→ EXTRACT TO READ
.....

Christopher L Merrill
©2009 Web Performance, Inc.
v1.0 - Feb 18, 2009
Early in the testing, Web Performance suspected that the database was the bottleneck. However, an analysis of database performance during the tests by both the customers in-house DBAs as well as Microsoft DBAs determined that locking contention was at low levels and the database was performing well. This had put the focus on the SharePoint™ servers. It now seemed prudent to return our attention to the database.
After additional testing and data gathering, Microsoft Support engineers found that contention on tempdb allocations within SQL Server was causing delays processing queries from SharePoint™. This problem is described in the Microsoft Knowledge Base (#328551).
The fix requires creating additional tempdb databases within SQL Server (1 for each processor) and enabling a startup parameter (-T1118) that instructs SQL Server to use a round-robin tempdb allocation strategy. This will reduce resource allocation contention in the tempdb database to improve performance on complex queries.

.....

→ DATA FOR ANALYSIS
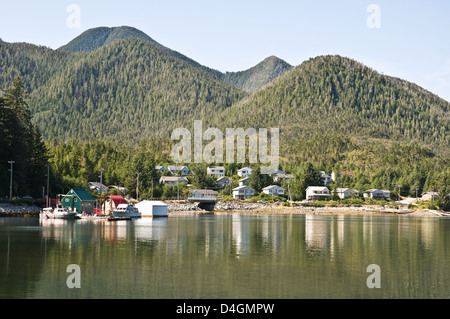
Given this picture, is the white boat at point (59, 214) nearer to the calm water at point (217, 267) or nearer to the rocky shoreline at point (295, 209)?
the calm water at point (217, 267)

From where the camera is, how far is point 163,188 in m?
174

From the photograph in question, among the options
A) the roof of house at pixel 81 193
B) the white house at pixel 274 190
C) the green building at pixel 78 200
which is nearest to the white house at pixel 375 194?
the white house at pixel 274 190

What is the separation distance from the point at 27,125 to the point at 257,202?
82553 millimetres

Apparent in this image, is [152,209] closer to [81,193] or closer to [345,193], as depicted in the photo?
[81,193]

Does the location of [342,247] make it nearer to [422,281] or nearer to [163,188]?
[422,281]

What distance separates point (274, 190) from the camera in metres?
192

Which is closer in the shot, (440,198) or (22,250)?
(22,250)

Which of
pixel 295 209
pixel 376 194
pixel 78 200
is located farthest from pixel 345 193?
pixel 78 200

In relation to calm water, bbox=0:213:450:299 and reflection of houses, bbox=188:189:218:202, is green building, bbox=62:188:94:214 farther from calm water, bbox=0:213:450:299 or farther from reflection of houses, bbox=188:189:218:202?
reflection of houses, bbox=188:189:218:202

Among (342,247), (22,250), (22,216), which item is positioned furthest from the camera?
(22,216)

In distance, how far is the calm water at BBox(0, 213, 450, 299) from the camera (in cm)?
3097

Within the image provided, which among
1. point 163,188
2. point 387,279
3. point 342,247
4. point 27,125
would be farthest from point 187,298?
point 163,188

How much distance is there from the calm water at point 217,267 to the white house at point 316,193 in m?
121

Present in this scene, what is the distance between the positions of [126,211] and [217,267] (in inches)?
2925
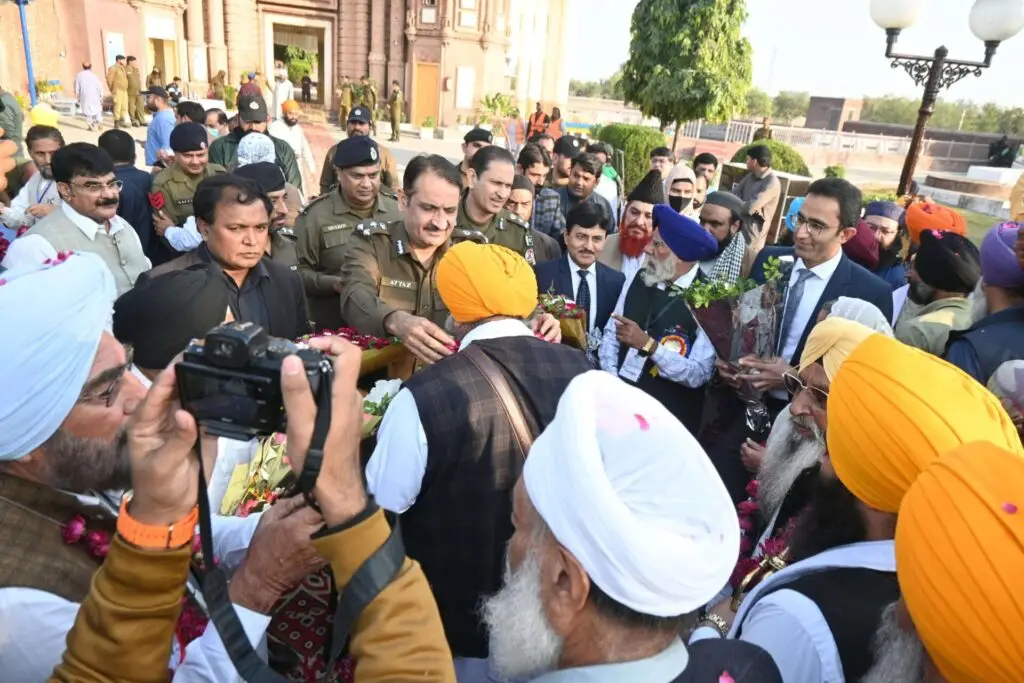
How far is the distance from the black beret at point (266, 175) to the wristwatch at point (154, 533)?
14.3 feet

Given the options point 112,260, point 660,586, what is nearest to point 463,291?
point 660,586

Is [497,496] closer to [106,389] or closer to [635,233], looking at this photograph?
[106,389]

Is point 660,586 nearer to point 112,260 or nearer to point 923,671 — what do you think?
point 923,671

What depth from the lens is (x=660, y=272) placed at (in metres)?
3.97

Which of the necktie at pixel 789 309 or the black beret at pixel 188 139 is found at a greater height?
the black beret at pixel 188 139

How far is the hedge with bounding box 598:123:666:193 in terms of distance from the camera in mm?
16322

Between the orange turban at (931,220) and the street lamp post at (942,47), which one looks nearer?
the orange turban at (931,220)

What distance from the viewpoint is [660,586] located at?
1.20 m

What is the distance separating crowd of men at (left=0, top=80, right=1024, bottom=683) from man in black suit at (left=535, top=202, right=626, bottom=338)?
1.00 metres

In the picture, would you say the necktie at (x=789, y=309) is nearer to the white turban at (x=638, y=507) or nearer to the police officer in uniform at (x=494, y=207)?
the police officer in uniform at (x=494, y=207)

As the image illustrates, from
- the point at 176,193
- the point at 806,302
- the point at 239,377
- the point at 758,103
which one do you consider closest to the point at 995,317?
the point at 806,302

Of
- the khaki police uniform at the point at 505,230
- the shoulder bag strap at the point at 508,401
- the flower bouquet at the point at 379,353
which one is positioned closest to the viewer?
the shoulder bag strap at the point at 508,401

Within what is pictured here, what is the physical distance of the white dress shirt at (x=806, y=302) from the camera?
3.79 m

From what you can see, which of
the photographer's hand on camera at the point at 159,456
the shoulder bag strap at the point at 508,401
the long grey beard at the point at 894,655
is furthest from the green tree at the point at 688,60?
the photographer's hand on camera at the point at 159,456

.....

→ PARTS OF THE EXERCISE
A: List every group that the text on SharePoint and SQL Server performance credits with a suspicion, analysis, or finding about the cause of the slowdown.
B: Carry on the text about SharePoint and SQL Server performance from the point where it stops.
The items have nothing to do with the text.

→ TASK RESPONSES
A:
Web Performance
The customer's in-house DBAs
Microsoft DBAs
Microsoft Support engineers

B:
After making this change, load tests indicated that the system was able to sustain 15 pages/sec (650 users) for 2 hours on a single server. Web page performance had improved - average page durations were down to the 2-4 second range. Specific changes to custom SharePoint™ components and some additional database optimizations suggested by Microsoft Support brought average page durations under 1 second.
While we had achieved a fast, stable system on a small subset of pages, the instability re-appeared when we re-introduced the remaining 3 testcases into the mix. The behavior appeared after roughly 80 minutes of operation at load. It was not as bad this time – rather than stalling, throughput would suddenly drop by 30-50% and then oscillate up and down wildly:
There was some debate at this point if the SharePoint™ Server or the SQL Server was the culprit. We recalled the “rebooting the database fixes the problem” discovery from previous testing and brought this to the attention of the Microsoft Support engineers. We also found that if the load test was stopped when the servers were in a degraded state and restarted within a few minutes, the degradation would continue, even at very low load levels. Further diagnostics around these symptoms revealed that once the system performance had degraded significantly, clearing the query plan cache in SQL Server (via DBCC FREEPROCCACHE) would restore system performance almost immediately. Unfortunately the fix was not permanent – the performance degraded again within a short period of time.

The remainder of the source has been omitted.